On the heels of the big banks reporting earnings last week, two of the largest credit card issuers were on deck this week. Capital One (NYSE: COF) reported earnings after the market closed on July 21. Discover Financial Services (NYSE: DFS) reports after the closing bell on July 22.
Some investors may scoff at the idea of investing in either stock. Credit card stocks are historically volatile stocks for reasons that have nothing to do with the broader economy. That’s because credit card debt is usually the debt that consumers are most likely to pay late when times get tough. They will attempt to pay their rent or mortgage and provide food and medicine.
And that means that credit card companies face a higher rate of charge-offs and defaults than other types of loans. And that’s a reality no matter how the economy is doing.
On the other hand, both Capital One and Discover are huge companies so not only will they survive the downturn, but they both have potentially long-term value.
So let’s take a closer look at the current situation for each stock.
Neither company is a pure-play on credit cards
The critical thing to understand about both stocks is that unlike MasterCard (NYSE: MA) or Visa (NYSE: V), Capital One and Discover are banks as well as payment processors. This puts them at risk for losing revenue in two ways. First, they can be hurt by lower card balances and defaults. And second, they can suffer a loss of revenue from lower interest rates and a decline in net interest margin.
In fact, both companies had to set aside money to make provisions for credit losses. That’s not a situation that pure credit card companies have to deal with.
Capital One’s earnings report underwhelmed investors
COF stock climbed over 6% in anticipation of the company’s second-quarter earnings report. But when the company reported numbers that missed on the top and bottom lines, the stock went into retreat. While the stock is still up from the start of the week, it has lost nearly half of its gains.

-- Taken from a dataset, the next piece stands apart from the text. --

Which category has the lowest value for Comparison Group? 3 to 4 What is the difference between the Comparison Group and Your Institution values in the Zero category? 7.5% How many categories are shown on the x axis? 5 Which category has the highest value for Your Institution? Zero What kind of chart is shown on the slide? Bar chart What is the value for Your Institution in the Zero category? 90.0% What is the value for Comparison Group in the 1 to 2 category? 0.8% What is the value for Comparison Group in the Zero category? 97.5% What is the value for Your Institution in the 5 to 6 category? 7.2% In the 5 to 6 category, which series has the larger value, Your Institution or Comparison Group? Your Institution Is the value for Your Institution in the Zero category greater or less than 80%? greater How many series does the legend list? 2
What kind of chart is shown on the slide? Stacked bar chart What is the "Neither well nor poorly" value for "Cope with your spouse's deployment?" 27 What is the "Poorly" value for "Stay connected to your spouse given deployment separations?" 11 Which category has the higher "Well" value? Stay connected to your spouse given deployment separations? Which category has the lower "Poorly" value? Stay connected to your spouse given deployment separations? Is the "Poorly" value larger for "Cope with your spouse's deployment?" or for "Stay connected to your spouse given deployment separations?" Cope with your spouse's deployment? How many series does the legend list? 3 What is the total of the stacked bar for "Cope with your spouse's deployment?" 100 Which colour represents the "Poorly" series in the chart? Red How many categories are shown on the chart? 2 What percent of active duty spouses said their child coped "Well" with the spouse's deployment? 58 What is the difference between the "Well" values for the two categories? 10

The reason for investors’ anxiety has to do with more than just missing on earnings. The problem according to Richard Fairbank, Capital One’s chief executive officer (CEO) said – or perhaps confirmed - that the unprecedented government stimulus is creating “a paradox of high unemployment and strong credit.” Fairbank also said an “X-factor” for the company’s short-term forecast will be whether the government provides additional stimulus.
Investors also have to be digesting what can only be described as dismal news about the company’s dividend. Based on the result of the Federal Reserve’s stress test, the company was already suggesting that it would be cutting its dividend from 40 cents per share down to 10 cents. However, Fairbank was more frank on the earnings call and told analysts that there was no guarantee the company would be able to issue a dividend.

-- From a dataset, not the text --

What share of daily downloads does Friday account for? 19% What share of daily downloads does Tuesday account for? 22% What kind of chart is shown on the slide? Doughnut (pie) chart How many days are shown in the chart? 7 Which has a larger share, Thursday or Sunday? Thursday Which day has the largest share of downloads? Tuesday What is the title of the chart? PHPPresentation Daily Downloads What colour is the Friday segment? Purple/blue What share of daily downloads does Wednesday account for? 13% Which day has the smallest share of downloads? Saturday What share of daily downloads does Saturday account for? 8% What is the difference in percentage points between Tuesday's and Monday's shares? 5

Here are Fairbank’s comments from the earnings call:
“So, I'm not going to give a guide on where the dividend is going to be next quarter. We're committed to continuing to have a dividend. I appreciate how important that is to a number of our owners. And then I would just say with respect to earnings, you know we do have a net loss for the three cumulative quarters ended Q2, I think that we would need to make over $1.1 billion next quarter in order to pay dividends, whether or not that's going to happen.”

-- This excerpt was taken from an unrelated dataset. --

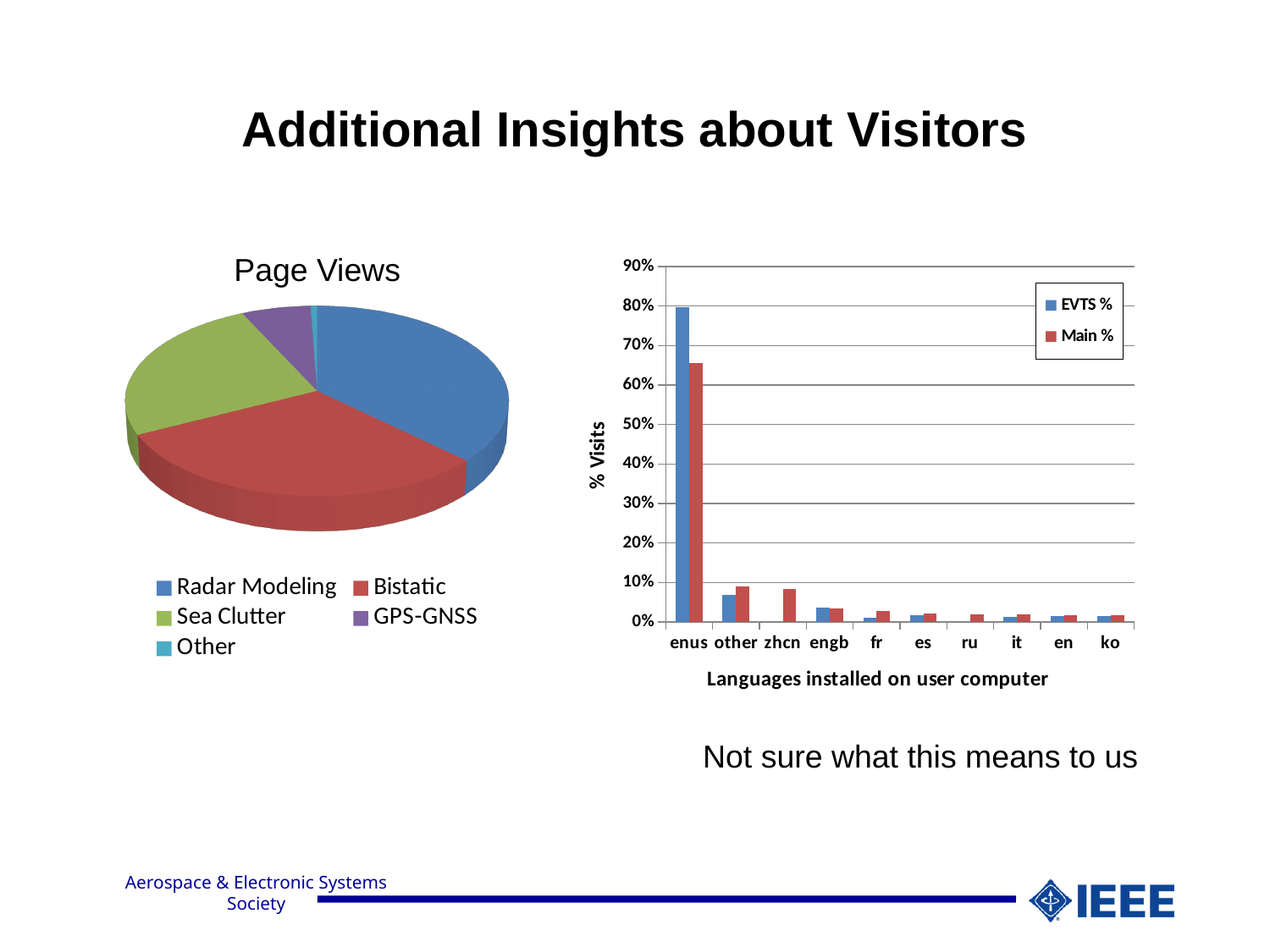
How many slices does the Page Views pie chart have? 5 In the bar chart on the right, is the Main % value for enus greater or less than 70%? less What kind of chart is the chart on the right of the slide? bar chart What is the x-axis title of the bar chart on the right? Languages installed on user computer In the bar chart on the right, is the EVTS % value for enus greater or less than 70%? greater In the bar chart on the right, which language has the highest EVTS % value? enus In the bar chart on the right, which is larger for enus, EVTS % or Main %? EVTS % In the Page Views pie chart, which category has the smallest slice? Other How many language categories are shown on the x axis of the bar chart on the right? 10 What kind of chart is the Page Views chart? pie chart How many series does the legend of the bar chart on the right list? 2 In the bar chart on the right, which is larger for zhcn, EVTS % or Main %? Main %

Discover has a low bar to step over, but will it do it?
Like Capital One, Discover is not exclusively a credit card company. In the first quarter, Discover put aside $1.8 billion as a credit loss provision. As a result, they suffered a net loss of $61 million in the first quarter.
That loss was less than the $1.3 billion loss taken by Capital One. However, Capital One set aside a far larger amount as a credit provider and still posted poor numbers. Investors will be looking to see how Discover fares.
However, on the plus side, after the Fed performed its stress test, Discover indicated that it was confident in its ability to continue its dividend at the current level.
And the answer is…?
The short answer may be neither. But if I had to pick one right now, I’d go with Discover. This may be a case of recency bias. Capital One posted miserable earnings after taking one of the largest credit provisions of all credit card issuers. It’s given Discover a very low bar to climb over and I suspect it will.
When you factor in the idea that Discover is likely to continue its dividend, while Capital One suggests its dividend will certainly get slashed and may be even in jeopardy altogether.